The WCRI study examined interstate trends in prescribing pain medications and treatments in 27 states, including New Jersey, from October 2011 through March 2018. The study found the use of non-opioid pain medications and non-pharmacologic treatments is on the rise, with non-pharmacologic remedies showing the most increase. However, opioid prescriptions continue to be prevalent among non-surgical claims with more than seven days of lost time at work.
Of the 26 states, New Jersey showed the lowest percentage of claims with prescriptions that had opioids from 2016-2018. The percentage of claims with prescriptions with opioids in the Garden State fell to about 32 percent in 2016-2018 from about 48 percent in 2012-2014.

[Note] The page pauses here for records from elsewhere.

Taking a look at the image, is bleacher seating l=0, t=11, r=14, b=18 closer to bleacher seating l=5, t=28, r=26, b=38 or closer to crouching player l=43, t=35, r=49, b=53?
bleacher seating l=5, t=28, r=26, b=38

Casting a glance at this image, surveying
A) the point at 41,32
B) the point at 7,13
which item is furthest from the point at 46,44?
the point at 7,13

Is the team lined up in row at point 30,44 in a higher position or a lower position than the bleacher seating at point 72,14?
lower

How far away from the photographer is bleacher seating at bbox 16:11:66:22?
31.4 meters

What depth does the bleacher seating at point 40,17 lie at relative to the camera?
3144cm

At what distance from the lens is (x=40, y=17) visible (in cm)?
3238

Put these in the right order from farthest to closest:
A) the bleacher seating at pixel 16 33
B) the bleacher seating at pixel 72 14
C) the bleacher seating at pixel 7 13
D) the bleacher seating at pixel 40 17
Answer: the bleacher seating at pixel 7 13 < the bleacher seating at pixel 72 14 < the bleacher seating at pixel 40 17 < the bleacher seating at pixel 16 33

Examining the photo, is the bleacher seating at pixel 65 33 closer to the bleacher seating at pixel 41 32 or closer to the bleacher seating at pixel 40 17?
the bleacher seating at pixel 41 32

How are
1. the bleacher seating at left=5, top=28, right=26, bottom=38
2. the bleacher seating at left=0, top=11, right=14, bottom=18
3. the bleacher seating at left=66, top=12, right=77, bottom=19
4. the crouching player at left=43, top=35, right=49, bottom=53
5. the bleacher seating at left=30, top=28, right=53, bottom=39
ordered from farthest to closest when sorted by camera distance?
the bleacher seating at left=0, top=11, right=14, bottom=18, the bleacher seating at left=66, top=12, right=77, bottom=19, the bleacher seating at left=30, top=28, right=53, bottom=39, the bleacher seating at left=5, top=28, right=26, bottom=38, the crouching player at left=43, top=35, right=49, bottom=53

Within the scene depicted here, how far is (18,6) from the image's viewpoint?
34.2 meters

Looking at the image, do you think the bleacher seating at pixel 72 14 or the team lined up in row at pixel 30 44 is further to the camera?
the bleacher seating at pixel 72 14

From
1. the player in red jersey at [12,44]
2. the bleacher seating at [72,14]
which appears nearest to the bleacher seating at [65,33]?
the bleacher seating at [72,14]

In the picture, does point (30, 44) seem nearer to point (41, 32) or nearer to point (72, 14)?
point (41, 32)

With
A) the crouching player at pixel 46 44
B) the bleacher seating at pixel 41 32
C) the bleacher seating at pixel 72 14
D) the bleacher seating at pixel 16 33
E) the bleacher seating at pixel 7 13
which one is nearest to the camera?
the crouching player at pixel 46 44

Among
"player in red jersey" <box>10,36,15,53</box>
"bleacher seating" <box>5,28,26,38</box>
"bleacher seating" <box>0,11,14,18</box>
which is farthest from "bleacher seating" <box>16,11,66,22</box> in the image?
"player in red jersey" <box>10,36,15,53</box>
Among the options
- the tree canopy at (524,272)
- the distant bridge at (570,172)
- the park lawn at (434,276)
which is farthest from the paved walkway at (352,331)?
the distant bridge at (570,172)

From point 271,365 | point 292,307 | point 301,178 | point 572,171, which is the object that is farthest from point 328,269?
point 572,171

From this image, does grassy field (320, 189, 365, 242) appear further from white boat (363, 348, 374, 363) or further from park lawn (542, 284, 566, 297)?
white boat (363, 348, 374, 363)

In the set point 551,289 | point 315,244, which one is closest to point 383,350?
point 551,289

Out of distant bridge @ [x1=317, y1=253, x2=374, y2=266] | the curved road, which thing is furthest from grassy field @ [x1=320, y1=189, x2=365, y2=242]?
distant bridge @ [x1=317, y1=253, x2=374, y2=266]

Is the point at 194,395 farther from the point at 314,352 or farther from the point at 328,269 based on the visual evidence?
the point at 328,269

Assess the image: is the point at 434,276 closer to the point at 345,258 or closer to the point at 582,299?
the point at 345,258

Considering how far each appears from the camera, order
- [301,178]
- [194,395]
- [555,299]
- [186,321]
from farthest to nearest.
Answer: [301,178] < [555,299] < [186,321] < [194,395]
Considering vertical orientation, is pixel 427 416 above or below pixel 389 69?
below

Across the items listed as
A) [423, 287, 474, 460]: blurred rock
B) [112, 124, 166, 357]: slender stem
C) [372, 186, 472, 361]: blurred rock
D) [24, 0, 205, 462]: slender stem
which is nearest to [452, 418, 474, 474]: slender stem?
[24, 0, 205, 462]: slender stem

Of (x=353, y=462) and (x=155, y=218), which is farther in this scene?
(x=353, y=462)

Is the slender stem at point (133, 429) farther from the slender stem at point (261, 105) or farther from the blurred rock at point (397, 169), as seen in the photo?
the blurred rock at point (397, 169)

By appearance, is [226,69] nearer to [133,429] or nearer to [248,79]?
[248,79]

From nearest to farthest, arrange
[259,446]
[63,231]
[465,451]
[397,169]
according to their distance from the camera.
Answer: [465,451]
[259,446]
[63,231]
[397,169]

At the end of the study period, fewer injured employees received pain medication prescriptions and prescriptions in general that were paid under workers' compensation. Throughout the study, a similar proportion of injured workers in most states received some form of pain treatment, but the study showed a shift from prescribing pain medications or treatments to providing non-pharmacologic treatments, like physical therapy.
Drug overdose deaths, many involving opioids, remain a major concern among the general population. According to the National Institute on Drug Abuse, in 2017, 70,200 drug overdose deaths occurred in the United States. The number of deaths translates to an age-adjusted rate of 21.7 per 100,000 people. Of the deaths, 47,600 involved opioids.
In 2017, the age-adjusted rate of drug overdose deaths rose in New Jersey by 29.3 percent (23.2 deaths per 100,000 people in 2016 to 30 deaths per 100,000 people in 2017). In an effort to address the problem, New Jersey passed a law effective May 16, 2017, limiting opioid prescriptions.
Statistics suggest a link between workers' compensation and opioid addiction. For example, in 2016, 15 percent of workers' compensation claims, with at least one prescription for opioids, had a date of injury going back six or more years.